Senada, Pengamat Tata Kota Nirwono Joga menilai pemerintah wilayah nan ada di area aglomerasi Jabodetabek kudu melakukan pembenahan terhadap pemukiman nan ada di sekitar area bantaran sungai. Dengan intensitas curah hujan nan semakin tinggi setiap tahunnya, dia menilai keberadaan tanggul ataupun pengerukan sungai tidak lagi cukup untuk mengatasi banjir.

"Permukiman nan berada tepat di bantaran kali sebaiknya direlokasi ke Rusun terdekat, serta badan sungai kudu dikeruk, diperlebar dan kembali dihijaukan sebagai wilayah resapan," tuturnya.

Di sisi lain, Nirwono menilai saat ini pemerintah wilayah juga sudah kudu mulai mempertimbangkan optimasi dan pembangunan waduk atupun waduk sebagai tempat untuk menampung luapan air sungai. Menurutnya perihal itu diperlukan agar dapat mengurangi debit air sungai secara signifikan sehingga tidak meluap dan membanjiri pemukiman.

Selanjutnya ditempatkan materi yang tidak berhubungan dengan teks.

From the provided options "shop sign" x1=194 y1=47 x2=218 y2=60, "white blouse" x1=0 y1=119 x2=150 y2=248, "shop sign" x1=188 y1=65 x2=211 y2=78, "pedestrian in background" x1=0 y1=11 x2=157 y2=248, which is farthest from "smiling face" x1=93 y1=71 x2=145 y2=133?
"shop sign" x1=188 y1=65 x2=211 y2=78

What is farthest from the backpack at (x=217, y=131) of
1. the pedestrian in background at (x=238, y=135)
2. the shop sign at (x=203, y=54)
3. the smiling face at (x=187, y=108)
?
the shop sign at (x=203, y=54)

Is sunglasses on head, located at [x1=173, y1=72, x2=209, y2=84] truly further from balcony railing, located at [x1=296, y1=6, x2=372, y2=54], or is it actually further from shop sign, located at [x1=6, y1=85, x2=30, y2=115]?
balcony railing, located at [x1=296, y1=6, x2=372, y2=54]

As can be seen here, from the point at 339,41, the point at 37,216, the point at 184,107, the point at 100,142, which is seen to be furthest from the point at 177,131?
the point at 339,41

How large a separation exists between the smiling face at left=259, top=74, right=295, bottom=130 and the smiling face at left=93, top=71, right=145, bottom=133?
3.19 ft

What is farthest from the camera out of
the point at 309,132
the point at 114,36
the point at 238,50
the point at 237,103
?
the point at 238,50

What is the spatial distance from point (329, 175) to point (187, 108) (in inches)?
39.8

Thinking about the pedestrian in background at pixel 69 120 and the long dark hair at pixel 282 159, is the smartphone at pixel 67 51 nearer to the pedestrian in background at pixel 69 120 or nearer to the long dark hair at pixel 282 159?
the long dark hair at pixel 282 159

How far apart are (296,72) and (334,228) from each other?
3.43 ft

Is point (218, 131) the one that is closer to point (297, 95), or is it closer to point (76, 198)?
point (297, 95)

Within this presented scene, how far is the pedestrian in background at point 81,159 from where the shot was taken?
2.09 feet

Tak hanya itu, menurutnya pemerintah juga kudu mengharuskan agar setiap pemukiman mempunyai sumur resapan di setiap rumah alias ruang terbuka hijau sebagai letak penyerapan air hujan. Serta keberadaan saluran air nan baik untuk mengalirkan air hujan menuju Situ/Danau/Embung/Waduk (SDEW) terdekat.

"Seluruh kota kudu merehabilitasi seluruh saluran air nan sudah tidak bisa menampung air hujan, saluran air kudu diperbesar dimensinya sesuai kelas jalan, saluran air juga kudu terhubung dengan SDEW terdekat," tuturnya.

Modifikasi cuaca bukan solusi

Baik Nirwono maupun Yayat mengingatkan bahwa kebijakan modifikasi cuaca nan sering diambil pemerintah tidak bakal pernah bisa menyelesaikan akar masalah banjir.

Nirwono mengakui bahwa modifikasi cuaca krusial dilakukan untuk mengurangi intensitas hujan dan mendistribusikan ke wilayah lain. Hanya saja dia cemas pemerintah bakal selalu berjuntai pada upaya modifikasi cuaca, padahal langkah itu hanyalah solusi jangka pendek semata.

Alih-alih terus mengalokasikan biaya untuk melakukan modifikasi cuaca, Yayat menilai pemerintah dapat mengalihkan alokasi biaya nan ada untuk membangun prasarana penunjang maupun memperbaiki kualitas lingkungan.

"Kalau dari sisi pendekatan proyek, lezat sih modifikasi cuaca. Tapi solusi ke depan, enggak tahu kita. Kita hanya mendapatkan sesaat, tapi tidak pernah menyelesaikan masalah utama," kata Nirwono.